The book lays out and works its way through a cogent argument, which argument will surely be convincing to the fans because they already believe the story. Indeed, if Marks had been able to genuinely fill in each of the steps in her argument, it would have convinced me as well.

The essential problem Marks encounters in really making each step of her well-laid plan convincing is that none of it is actually true. Supporting evidence for each step is necessarily strained, because it is being stretched to support something that simply isn't true.

The Maier-mania has been fading. This book will probably create a small pop of interest, mainly among superfans, and then perhaps we can lay the whole misfortune to rest.


  1. If your first exposure to Maier was the movie 'Finding Vivian Maier' you're likely to be one of those fans -- it's the power of cinema, the compelling story, pretty well told. Later revelations don't matter. The die is cast.
    Incidentally, no holds on the book here in Portland -- three copies available. I'll pass.

    1. "Later revelations don't matter."

      This. The pictures matter. That is all.

  2. I am truly glad you borrowed the book. Spending money on it may have displeased you greatly and caused you inner turmoil. Maybe even indigestion.
    I also have read it and agree with some of your comments.
    But, I do like some of the earlier published work by Miss Maier. And I especially admire her ability with a hand-held TLR.

    1. It is absolutely ok to like the pictures. I like them too. My argument is not with the photos themselves.

  3. You know, 50 keepers out of 140,000 isn't bad. :)

    HCB had how many, two? The bicycle one and the puddle jumper! (I'm kidding, I'm kidding.)

    1. I know you're joking, but there is a point to be made! Nobody says Harper Lee wasn't a *real* author because she only wrote one book (I deny the second one with both hands) after all.

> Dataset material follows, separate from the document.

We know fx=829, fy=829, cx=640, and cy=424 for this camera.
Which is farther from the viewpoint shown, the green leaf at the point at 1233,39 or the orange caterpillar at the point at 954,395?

      If Maier had picked out that 50 or whatever, I might unbend a little. But she didn't.

      She just doesn't seem to have been interested, and all the efforts to refashion her into someone else, someone who was interested, or would have been, are kind of offensive.

      They're only getting away with it because she has no family.

    2. What could be more 21st century than to invent a major photographer who never existed, and stir up a profitable hoo-hah around the nature of the intentions she never had? Sadly, of course, she *did* exist, but we shouldn't let that, or any other so-called "facts" spoil the fun, should we?


  4. The title of this post could nicely be written as 'Vivian Maier, developed by Ann Marks', which is, I guess your point. It's as if Maier herself is the latent image being developed.

  5. After reading this blog post, I borrowed a copy of this book from my local library ... no waiting, either!

    And while I generally agree with everything you wrote about it, I nevertheless found it to be a pleasant, enjoyable read.

    Just as I sometimes enjoy watching a movie that doesn't strictly follow the plot of the book on which it is based.

    So maybe the issue here isn't so much the book, but the general audience it targeted?

    (As an aside, I was surprised to find several copies of the book on the shelf at my local library branch. To me, this suggests the publisher either gave away a lot of copies or did a great job of promoting and marketing it to libraries!)